Japan’s Chugoku Electric Power Company paid roughly $1.2 billion to acquire a 44-percent stake in Energy Fiji Limited (EFL), former finance minister Aiyaz Sayed-Khaiyum has revealed.
In a detailed social media post, Sayed-Khaiyum described the deal as one of the largest commercial investments in Fiji’s history and argued it delivered fiscal relief to government while strengthening the country’s energy sector.
“Chugoku is a large reputable utility group and was backed by JICA, an arm of the Japanese government. It also has vast technological capacity in renewable energy, a resource and expertise that is essential for us in Fiji,” he said.
He said under the divestment, the Fiji National Provident Fund (FNPF) sold its 20 percent stake, while government offloaded 24 percent to Chugoku through a special-purpose vehicle. Another 5 percent of shares was reserved — free of charge — for eligible ordinary Fijian account holders.

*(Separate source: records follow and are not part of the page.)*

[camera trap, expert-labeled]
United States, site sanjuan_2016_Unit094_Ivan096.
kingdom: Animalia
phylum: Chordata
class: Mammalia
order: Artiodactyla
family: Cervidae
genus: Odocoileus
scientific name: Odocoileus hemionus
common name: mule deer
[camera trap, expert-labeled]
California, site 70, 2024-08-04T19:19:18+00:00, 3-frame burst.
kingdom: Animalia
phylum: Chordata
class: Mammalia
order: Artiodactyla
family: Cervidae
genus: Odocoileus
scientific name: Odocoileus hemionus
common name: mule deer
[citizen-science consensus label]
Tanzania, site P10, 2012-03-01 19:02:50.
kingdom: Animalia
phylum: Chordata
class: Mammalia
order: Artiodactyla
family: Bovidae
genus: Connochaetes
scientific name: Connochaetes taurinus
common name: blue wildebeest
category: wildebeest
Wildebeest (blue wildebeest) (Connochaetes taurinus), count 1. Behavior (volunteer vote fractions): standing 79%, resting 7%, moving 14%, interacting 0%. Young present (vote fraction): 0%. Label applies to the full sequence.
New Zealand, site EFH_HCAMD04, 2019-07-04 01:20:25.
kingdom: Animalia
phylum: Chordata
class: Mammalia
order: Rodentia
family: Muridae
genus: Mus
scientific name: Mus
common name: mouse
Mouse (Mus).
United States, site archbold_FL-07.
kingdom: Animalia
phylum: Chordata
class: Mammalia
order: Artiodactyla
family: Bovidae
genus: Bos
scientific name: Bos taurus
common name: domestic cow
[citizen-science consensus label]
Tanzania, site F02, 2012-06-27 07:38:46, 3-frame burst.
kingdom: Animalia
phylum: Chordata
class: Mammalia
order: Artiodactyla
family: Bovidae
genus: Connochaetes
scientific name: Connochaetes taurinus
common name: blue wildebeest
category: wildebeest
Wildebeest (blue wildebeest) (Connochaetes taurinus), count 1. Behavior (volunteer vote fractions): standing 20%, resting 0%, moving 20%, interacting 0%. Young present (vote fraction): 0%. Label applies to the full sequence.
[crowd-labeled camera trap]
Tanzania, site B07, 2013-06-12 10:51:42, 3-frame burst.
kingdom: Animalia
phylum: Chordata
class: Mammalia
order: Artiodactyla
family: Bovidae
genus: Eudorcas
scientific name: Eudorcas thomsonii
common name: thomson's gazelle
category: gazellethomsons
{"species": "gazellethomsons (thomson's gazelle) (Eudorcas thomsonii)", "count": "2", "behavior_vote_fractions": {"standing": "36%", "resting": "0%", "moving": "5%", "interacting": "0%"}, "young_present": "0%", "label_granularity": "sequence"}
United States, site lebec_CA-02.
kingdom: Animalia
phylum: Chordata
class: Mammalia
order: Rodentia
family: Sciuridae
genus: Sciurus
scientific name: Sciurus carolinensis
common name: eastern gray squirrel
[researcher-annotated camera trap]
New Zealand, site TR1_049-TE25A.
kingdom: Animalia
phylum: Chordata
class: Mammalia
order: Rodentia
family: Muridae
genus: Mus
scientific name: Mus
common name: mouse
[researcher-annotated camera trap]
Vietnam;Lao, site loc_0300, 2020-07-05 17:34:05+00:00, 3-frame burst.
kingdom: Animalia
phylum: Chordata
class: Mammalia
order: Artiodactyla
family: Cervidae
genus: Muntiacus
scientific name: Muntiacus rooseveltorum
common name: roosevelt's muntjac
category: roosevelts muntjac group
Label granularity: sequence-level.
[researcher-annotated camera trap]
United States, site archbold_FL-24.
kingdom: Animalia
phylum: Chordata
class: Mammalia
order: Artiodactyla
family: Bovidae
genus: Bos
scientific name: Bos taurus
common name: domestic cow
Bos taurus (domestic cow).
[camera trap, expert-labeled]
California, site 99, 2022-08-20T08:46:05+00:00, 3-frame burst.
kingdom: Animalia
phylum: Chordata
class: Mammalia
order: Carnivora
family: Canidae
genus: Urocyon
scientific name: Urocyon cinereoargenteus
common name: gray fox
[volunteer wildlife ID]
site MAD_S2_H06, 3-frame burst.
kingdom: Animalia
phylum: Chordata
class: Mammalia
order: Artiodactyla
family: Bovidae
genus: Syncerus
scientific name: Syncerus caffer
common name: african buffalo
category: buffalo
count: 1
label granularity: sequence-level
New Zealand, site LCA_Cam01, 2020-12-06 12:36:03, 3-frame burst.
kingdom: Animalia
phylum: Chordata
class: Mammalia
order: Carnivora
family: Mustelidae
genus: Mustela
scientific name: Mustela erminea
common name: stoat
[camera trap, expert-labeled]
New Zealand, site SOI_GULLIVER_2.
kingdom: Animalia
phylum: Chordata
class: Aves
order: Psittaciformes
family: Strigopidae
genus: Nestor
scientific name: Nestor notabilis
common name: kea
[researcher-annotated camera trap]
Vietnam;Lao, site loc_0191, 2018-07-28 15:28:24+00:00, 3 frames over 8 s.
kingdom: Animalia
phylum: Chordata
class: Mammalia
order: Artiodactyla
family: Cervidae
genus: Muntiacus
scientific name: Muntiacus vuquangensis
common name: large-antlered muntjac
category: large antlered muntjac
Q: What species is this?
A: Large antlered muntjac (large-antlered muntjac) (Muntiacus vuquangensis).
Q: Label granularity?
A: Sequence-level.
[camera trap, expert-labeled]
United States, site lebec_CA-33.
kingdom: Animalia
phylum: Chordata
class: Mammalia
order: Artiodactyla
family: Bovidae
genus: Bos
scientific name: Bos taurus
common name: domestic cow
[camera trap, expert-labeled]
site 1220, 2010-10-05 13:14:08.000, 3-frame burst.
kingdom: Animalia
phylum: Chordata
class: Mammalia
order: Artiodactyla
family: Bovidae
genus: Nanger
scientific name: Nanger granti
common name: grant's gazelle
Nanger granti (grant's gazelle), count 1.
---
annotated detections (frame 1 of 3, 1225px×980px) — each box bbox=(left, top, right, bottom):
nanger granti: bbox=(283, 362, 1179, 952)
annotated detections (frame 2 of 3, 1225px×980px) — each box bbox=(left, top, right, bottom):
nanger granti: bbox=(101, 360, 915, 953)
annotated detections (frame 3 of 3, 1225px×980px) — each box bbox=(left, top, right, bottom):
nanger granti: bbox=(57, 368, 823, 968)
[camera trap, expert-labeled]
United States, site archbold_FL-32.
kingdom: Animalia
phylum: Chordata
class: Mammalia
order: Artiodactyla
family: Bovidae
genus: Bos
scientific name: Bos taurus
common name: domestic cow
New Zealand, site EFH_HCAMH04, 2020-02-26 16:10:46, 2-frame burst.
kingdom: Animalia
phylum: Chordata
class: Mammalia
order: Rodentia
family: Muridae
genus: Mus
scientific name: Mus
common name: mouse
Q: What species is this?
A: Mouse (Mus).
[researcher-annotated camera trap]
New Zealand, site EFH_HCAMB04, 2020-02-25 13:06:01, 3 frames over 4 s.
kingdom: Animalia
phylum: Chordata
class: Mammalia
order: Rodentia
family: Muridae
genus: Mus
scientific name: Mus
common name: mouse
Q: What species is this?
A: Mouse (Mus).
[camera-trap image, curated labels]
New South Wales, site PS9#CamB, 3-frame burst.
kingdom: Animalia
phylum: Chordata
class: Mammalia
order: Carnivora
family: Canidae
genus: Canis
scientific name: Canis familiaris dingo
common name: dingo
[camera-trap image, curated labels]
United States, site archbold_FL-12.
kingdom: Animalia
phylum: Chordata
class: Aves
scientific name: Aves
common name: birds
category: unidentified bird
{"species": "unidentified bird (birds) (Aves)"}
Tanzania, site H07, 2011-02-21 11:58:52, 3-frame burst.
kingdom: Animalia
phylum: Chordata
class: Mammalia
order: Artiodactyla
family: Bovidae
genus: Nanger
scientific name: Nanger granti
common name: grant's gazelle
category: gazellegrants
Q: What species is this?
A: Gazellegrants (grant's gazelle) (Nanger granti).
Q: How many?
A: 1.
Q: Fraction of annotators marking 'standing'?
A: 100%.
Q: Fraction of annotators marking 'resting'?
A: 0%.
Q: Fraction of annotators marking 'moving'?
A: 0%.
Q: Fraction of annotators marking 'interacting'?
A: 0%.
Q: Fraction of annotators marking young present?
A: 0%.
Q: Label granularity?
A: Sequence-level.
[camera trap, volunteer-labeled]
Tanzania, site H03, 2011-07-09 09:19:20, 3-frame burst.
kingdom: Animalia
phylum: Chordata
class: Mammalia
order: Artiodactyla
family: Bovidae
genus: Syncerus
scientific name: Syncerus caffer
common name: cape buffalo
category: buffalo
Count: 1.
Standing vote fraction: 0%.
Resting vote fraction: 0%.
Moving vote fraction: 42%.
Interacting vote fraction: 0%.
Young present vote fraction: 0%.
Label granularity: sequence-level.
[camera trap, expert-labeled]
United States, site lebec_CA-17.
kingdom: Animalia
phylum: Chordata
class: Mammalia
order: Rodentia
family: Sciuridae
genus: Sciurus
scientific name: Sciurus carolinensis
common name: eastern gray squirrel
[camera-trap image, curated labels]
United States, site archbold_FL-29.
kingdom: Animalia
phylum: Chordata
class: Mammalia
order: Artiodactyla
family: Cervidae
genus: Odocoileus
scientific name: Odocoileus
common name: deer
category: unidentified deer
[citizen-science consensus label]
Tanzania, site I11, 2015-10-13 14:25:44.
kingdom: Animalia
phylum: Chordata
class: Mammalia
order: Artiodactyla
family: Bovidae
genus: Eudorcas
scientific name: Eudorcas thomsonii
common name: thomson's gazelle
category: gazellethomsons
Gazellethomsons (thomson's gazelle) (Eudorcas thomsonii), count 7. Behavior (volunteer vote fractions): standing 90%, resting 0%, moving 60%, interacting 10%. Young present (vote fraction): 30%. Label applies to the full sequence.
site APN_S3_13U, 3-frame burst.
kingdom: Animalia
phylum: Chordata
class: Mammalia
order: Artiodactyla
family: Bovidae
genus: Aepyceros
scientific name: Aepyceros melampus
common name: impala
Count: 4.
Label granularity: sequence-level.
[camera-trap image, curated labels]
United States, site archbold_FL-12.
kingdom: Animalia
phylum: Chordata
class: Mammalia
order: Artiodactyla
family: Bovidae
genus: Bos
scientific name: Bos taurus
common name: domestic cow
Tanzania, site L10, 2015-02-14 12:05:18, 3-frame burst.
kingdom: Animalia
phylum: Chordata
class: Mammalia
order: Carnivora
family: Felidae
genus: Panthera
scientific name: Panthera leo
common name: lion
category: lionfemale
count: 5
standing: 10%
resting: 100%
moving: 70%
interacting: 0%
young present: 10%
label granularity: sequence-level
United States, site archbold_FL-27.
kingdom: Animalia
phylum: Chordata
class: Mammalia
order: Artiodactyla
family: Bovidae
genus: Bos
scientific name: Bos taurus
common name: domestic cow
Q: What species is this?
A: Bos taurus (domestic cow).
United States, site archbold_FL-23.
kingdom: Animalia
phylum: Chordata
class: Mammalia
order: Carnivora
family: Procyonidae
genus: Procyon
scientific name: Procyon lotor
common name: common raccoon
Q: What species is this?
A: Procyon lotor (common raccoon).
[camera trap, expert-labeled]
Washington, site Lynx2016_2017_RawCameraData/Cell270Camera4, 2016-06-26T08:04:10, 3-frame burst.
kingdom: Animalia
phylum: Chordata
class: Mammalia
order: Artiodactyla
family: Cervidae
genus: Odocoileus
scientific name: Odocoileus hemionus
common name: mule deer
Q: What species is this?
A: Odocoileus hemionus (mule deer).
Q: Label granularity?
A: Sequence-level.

Sayed-Khaiyum said FNPF “made a very handsome profit” from the sale, helping the fund award a 5 percent interest credit to members at the height of the COVID-19 economic shock.
The ownership structure of EFL now sits at 51% government, 44% Chugoku, and 5% ordinary Fijians — leaving Fijians with a combined controlling share of 56 percent.
“Chugoku, which is a minority shareholder, paid for the 44% stake at an enterprise value of approximately FJ$1.25 billion — the largest single transaction ever in Fiji,” he said, adding that the price reflected market confidence in EFL’s assets and growth potential.
Sayed-Khaiyum highlighted another consequence: the removal of state guarantees on EFL borrowing.
Historically, government had guaranteed loans taken by the utility, making them one of the largest contingent liabilities on the national balance sheet.
“After the sale, government withdrew all its guarantees and lenders were comfortable because of the partnership with Chugoku,” he said.
“That reduced risk, exposure and freed fiscal space.”